**Data**
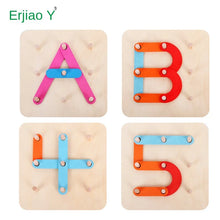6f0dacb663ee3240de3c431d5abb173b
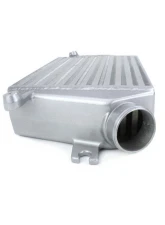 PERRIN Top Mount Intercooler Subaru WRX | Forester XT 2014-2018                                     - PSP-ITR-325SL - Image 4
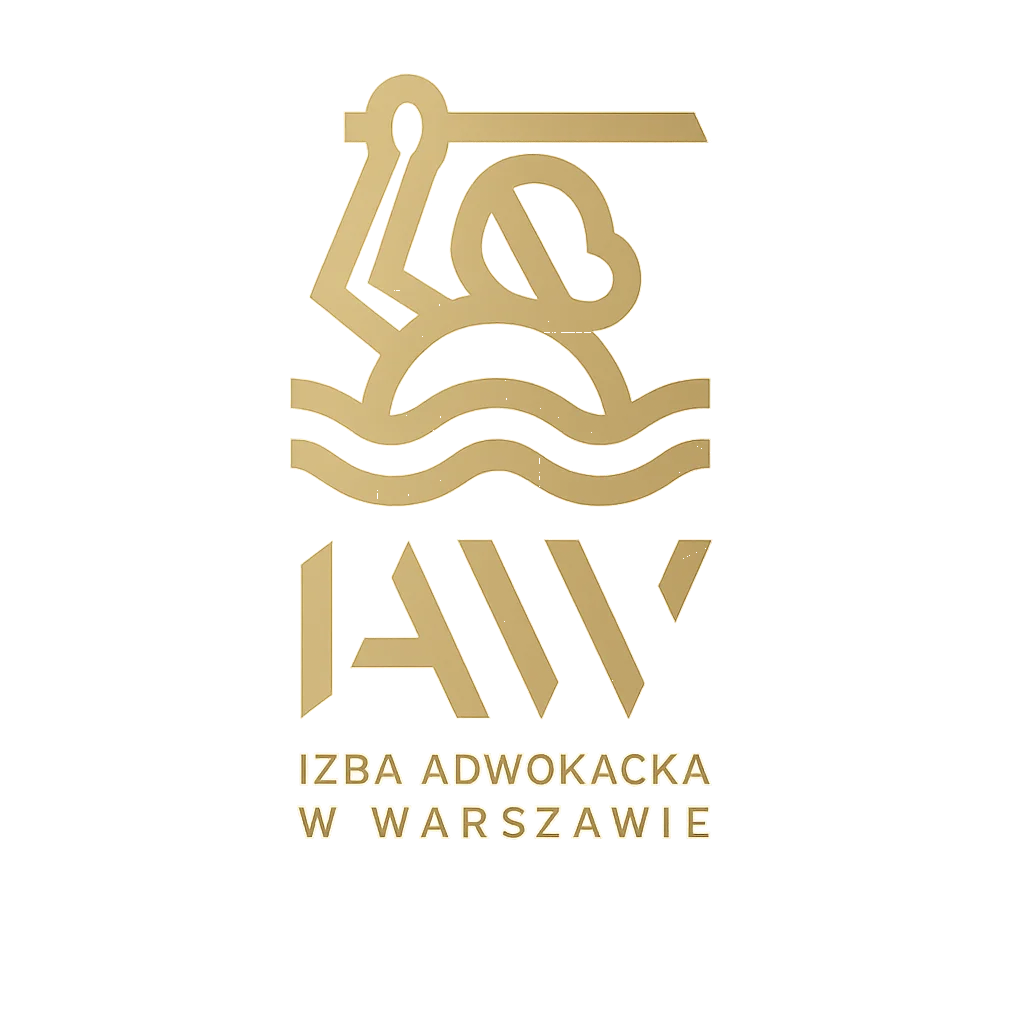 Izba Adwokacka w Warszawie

* * *

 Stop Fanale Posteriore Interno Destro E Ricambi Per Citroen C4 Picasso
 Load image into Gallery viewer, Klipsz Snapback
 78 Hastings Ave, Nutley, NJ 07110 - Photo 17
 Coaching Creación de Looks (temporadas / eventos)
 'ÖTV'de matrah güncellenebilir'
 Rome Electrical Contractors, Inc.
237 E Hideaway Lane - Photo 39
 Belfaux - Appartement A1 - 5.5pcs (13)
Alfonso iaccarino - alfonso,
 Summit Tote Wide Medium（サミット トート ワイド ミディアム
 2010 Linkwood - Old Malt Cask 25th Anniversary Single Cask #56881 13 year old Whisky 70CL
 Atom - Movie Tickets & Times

**Task details**
Where the listing above has a line with "Coaching Creación de", start there, and output every line exactly through the line with "Atom - Movie Tickets & Times", which is also included.

**Answer to the exercise**
 Coaching Creación de Looks (temporadas / eventos)
 'ÖTV'de matrah güncellenebilir'
 Rome Electrical Contractors, Inc.
237 E Hideaway Lane - Photo 39
 Belfaux - Appartement A1 - 5.5pcs (13)
Alfonso iaccarino - alfonso,
 Summit Tote Wide Medium（サミット トート ワイド ミディアム
 2010 Linkwood - Old Malt Cask 25th Anniversary Single Cask #56881 13 year old Whisky 70CL
 Atom - Movie Tickets & Times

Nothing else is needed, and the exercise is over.